Ml SlideMachine Learning: Linear Algebra Reviews Lecture3
First, open an interactive Python shell and load NumPy:
>>> from numpy import *

Create a Matrix

Let's try just creating the 4x2 matrix he shows in slides 2 and 3.The basic form for creating arrays is to use the array method with parenthesis:
a = array()
Inside the parenthesis, nest some square brackets, and in those brackets just put comma-separated lists of elements in more square brackets. Each square bracket represents a row. Make sure they all have the same number of columns. So to create the 4x2 matrix from slides 2 and 3 use the following
>>> a = array([[1402,191],[1371,821],[949,1437]])
>>> print(a)
[[1402  191]
 [1371  821]
 [ 949 1437]] 

Matrix Elements

Next he talks about accessing the matrix element-wise, so a11 should access '1402.'
>>> a[1,1]
821
Instead of returning the first row of the first column, it gave us the second row of the second column. This is because NumPy is using 0-indexing (start at 0) instead of 1-indexing (start at 1). So to get the first row of the first column we index from 0:
>>> a[0,0]
1402

Matrix Addition

Next let's create two 3x2 matrices and add them together. First, instantiate the matrices:
>>> b = array([[1,0],[2,5],[3,1]])
>>> c = array([[4,0.5],[2,5],[0,1]])
>>> print(b)
[[1 0]
 [2 5]
 [3 1]]
>>> print(c)
[[ 4.   0.5]
 [ 2.   5. ]
 [ 0.   1. ]]
Add b and c and see what happens:
>>> b+c
array([[  5. ,   0.5],
       [  4. ,  10. ],
       [  3. ,   2. ]])
As you can see, NumPy correctly performed an element-wise addition.

Scalar Multiplication

Next, multiply a scalar by a 3x2 matrix.
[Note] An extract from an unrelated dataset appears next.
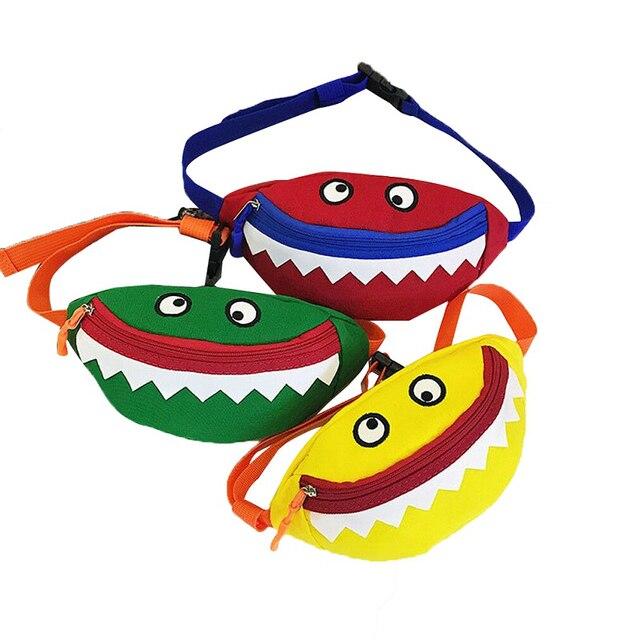 2019 HOT Crianças Bebê Bonito Menina Cintura Packs Moda Lazer Pequeno Monstro Cotton Mini Bag bloco de fanny belt bag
We'll use matrix 'b' from above:

>>> 3 * b
array([[ 3,  0],
       [ 6, 15],
       [ 9,  3]], dtype=int32)
Again, NumPy correctly multiplied each element of the matrix by 3. Note that this can be done in any order (i.e. scalar * matrix = matrix * scalar).
Division is just multiplication by a fraction:
>>> d / 4
array([[ 1.  ,  0.  ],
       [ 1.5 ,  0.75]])

Combination of Operands

Order of operations is important. In this slide the instructor sets up three vectors (3x1) and provides an example in which he multiples by a scalar then adds then subtracts then divides. Let NumPy do it and see what happens:
>>> e = array([[1],[4],[2]])
>>> f = array([[0],[0],[5]])
>>> g = array([[3],[0],[2]])
>>> 3 * e + f - g / 3
array([[  2.        ],
       [ 12.        ],
       [ 10.33333333]])
As before, NumPy produces the same answer as the instructor found by doing it by hand.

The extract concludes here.